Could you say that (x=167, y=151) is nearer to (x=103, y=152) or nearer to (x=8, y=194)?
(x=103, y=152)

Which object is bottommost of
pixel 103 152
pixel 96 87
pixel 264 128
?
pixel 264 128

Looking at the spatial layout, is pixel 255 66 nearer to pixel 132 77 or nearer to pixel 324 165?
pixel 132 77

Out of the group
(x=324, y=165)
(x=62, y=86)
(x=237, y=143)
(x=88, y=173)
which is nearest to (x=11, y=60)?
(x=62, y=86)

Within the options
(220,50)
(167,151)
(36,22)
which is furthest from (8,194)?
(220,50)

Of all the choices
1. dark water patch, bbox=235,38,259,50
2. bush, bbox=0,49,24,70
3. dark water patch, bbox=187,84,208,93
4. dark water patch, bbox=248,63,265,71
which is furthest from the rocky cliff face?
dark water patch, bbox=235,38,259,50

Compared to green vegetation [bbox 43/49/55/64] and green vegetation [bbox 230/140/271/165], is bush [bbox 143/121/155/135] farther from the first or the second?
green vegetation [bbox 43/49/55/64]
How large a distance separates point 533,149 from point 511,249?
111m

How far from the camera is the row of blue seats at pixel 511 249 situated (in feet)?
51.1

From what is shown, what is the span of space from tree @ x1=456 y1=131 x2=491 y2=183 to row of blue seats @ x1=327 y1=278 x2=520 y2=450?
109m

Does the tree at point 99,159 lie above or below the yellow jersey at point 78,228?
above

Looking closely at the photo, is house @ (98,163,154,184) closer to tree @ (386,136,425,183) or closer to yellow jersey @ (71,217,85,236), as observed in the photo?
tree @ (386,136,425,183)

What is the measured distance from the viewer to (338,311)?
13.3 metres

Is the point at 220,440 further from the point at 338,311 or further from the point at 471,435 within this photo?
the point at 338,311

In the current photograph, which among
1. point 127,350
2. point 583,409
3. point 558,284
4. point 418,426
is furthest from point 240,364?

[The exercise]
Exactly as shown above, return every record.

[Task answer]
Could you say that (x=167, y=151) is nearer to (x=103, y=152) or nearer to (x=8, y=194)?
(x=103, y=152)

Which object is bottommost of
pixel 103 152
pixel 96 87
pixel 264 128
?
pixel 264 128

Looking at the spatial layout, is pixel 255 66 nearer to pixel 132 77 or nearer to pixel 324 165?
pixel 132 77

Out of the group
(x=324, y=165)
(x=62, y=86)
(x=237, y=143)
(x=88, y=173)
which is nearest to (x=11, y=60)?
(x=62, y=86)

Within the options
(220,50)
(167,151)
(36,22)
which is furthest from (8,194)?
(220,50)

Of all the choices
1. dark water patch, bbox=235,38,259,50
2. bush, bbox=0,49,24,70
3. dark water patch, bbox=187,84,208,93
4. dark water patch, bbox=248,63,265,71
which is furthest from the rocky cliff face?
dark water patch, bbox=235,38,259,50

Compared to green vegetation [bbox 43/49/55/64] and green vegetation [bbox 230/140/271/165], is bush [bbox 143/121/155/135] farther from the first or the second?
green vegetation [bbox 43/49/55/64]
How large a distance separates point 533,149 from point 511,249?
111m

How far from the camera is the row of blue seats at pixel 511 249 situated (in feet)?
51.1

From what is shown, what is the span of space from tree @ x1=456 y1=131 x2=491 y2=183 to row of blue seats @ x1=327 y1=278 x2=520 y2=450?
109m

Does the tree at point 99,159 lie above or below the yellow jersey at point 78,228?
above

Looking closely at the photo, is house @ (98,163,154,184) closer to tree @ (386,136,425,183) or closer to yellow jersey @ (71,217,85,236), as observed in the photo?
tree @ (386,136,425,183)

What is the measured distance from the viewer to (338,311)?
13.3 metres

Is the point at 220,440 further from the point at 338,311 or further from the point at 471,435 within this photo?
the point at 338,311

In the current photograph, which among
1. point 127,350
2. point 583,409
3. point 558,284
4. point 418,426
is furthest from point 240,364?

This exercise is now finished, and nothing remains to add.